The original line-up of the band consisted of Orzabal, Smith, Elias, and Ian Stanley.

So, I don't really need to go into all of the success that the band had over the next thirty-three years and counting.  The band broke out onto the music scene in the early 1980s with their debut "The Hurting", which was a moderate success, but by 1984 with their album "Songs from the Big Chair", they became an international success story.  Some of the group's biggest hits include "Mad World", " Mothers Talk", "Shout", "Head Over Heels", "Sowing the Seeds of Love", and "Woman in Chains".

By the time the 1990s came around, the band was in a crisis.  Stanley and Elias had departed the band shortly before the band began working on their 1989 album "The Seeds of Love", and after that album was released, several issues caused a strain between the partnership and friendship between Roland and Curt.

For one, Roland's intricate, but frustrating approach to album production clashed directly with Curt's more laid-back manner.  Another reason was that Curt was stressed out with the collapse of his marriage in 1988 and wasn't in the right mood to continue performing.  And, I suppose it didn't help matters much that Tears for Fears manager Paul King was arrested for fraud following his declaration of bankruptcy in 1990.

Curt Smith would relocate to the United States in 1993 to start up a solo career while Roland Orzabal would continue using the Tears for Fears name to record music of his own (one hit being 1993's "Bring It Down Again", which was a minor hit in the United States).

It would take nine years apart before the Roland and Curt reunited with each other again.  In 2000, Orzabal had signed a business document on Curt's behalf, which lead to a dinner date between the two, which lead to discussions about recording a new album together. 

(That album, "Everybody Loves a Happy Ending" would be released in 2004.)

As of 2014, Tears for Fears is still touring around the globe and still making music together, proving that you can go back home again after years apart.

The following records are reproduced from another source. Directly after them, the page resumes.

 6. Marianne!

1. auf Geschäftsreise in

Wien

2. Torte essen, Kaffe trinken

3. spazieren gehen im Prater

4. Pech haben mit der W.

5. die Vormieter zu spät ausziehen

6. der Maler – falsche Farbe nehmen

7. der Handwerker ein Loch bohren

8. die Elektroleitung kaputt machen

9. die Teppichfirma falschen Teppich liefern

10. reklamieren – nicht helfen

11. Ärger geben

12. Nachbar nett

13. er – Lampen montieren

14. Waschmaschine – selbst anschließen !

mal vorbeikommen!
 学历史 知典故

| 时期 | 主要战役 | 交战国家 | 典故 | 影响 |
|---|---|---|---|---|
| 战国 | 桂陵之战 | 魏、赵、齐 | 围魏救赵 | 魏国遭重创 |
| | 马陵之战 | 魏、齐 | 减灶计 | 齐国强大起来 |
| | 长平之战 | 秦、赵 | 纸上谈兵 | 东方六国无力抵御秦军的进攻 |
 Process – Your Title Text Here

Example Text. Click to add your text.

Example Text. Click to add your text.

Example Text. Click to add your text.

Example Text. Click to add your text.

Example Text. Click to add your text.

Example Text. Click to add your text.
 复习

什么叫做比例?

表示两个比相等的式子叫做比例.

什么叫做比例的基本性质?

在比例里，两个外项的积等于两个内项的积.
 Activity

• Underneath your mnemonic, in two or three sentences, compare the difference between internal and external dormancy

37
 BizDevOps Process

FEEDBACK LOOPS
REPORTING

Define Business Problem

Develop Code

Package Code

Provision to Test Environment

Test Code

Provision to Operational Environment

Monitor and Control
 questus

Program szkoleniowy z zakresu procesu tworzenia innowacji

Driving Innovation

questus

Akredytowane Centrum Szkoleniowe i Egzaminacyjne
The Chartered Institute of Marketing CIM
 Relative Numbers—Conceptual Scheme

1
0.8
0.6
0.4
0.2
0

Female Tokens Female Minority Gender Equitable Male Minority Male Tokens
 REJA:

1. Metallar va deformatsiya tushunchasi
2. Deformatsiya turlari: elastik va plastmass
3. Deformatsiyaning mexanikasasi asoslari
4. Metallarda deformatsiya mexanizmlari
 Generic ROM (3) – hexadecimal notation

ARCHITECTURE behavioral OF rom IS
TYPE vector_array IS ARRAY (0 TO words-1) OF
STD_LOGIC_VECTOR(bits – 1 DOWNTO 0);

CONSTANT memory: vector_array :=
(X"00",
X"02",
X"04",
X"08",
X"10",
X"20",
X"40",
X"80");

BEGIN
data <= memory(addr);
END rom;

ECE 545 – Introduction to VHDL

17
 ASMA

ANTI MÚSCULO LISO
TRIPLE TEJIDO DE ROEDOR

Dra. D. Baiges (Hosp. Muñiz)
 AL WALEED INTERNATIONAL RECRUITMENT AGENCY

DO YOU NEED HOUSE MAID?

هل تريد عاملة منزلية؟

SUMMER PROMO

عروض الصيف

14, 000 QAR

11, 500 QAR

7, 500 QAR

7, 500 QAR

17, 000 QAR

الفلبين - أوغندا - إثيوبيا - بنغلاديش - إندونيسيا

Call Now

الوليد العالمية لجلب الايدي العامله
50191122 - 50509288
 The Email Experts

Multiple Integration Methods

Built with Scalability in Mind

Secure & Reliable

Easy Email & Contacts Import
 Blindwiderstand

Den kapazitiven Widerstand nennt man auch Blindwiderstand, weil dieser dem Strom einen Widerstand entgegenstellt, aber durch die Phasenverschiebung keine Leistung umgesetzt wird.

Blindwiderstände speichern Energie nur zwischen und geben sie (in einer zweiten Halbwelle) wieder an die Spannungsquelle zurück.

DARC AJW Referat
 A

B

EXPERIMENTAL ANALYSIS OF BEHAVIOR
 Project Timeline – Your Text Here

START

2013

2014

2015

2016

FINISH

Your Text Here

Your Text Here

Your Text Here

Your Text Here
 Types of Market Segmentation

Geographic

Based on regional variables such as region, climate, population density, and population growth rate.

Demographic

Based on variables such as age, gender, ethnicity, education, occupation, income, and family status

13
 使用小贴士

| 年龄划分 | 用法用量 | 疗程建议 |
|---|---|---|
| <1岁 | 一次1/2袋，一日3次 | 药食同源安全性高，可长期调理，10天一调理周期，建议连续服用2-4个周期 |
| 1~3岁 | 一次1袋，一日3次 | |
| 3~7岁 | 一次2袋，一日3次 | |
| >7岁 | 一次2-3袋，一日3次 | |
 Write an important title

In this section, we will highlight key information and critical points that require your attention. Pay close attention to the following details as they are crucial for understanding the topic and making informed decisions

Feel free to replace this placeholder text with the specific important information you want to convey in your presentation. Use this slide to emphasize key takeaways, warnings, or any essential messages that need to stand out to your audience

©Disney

So, now that you know more about Tears for Fears, let's talk about today's selected song, "Everybody Wants to Rule the World".  And how if it was up to Roland Orzabal, the song may not have even been included in the album at all!  According to Orzabal, he didn't even want to record the song as he felt that it was too lightweight to earn a spot on the album which also contained the global smash "Shout" from late 1984.  But producer Chris Hughes had convinced Orzebal to give the song a go, if for no other reason than to continue the band's success of breaking into the tough American music market.

With Curt Smith on vocals, the song "Everybody Wants to Rule the World" featured a whimsical music video featuring a road trip through Southern California, a pair of men doing dance moves in front of gasoline pumps, and shots of the band performing the song on a London soundstage.  The video was directed by legendary music video director Nigel Dick, and instantly became a classic on MTV during the late 1980s.

As for the concept of the song?  Well, it ties right into the discussion we had on the excess and wealth that the 1980s seemed to epitomize.  Curt Smith said it best.

"The concept is quite serious - It's about everybody wanting power, about warfare and the misery it causes." 

I guess this is a good time to mention that the song was released at the tail end of the Cold War, in which people were very concerned about the threat of nuclear warfare, and how the nations that declared themselves the most powerful could more often than not be considered the nations that were the most feared.  Certainly this was the case back in 1985, and some people are concerned that the recent happenings in Russia and Crimea are going to reawaken tensions between nations.  Here's hoping that it doesn't come down to that, but as I type this out, the world continues to watch.

But as a single, it performed extremely well.  Not only did it hit #1 in Canada and the United States, but in the UK, it was the highest charting single for the band, peaking at #2.  And it was enough of a success for the band to win a Brit Award in 1986 for "Best British Single".

And, just think...that was the moment in which they ruled the music scene.  Go figure.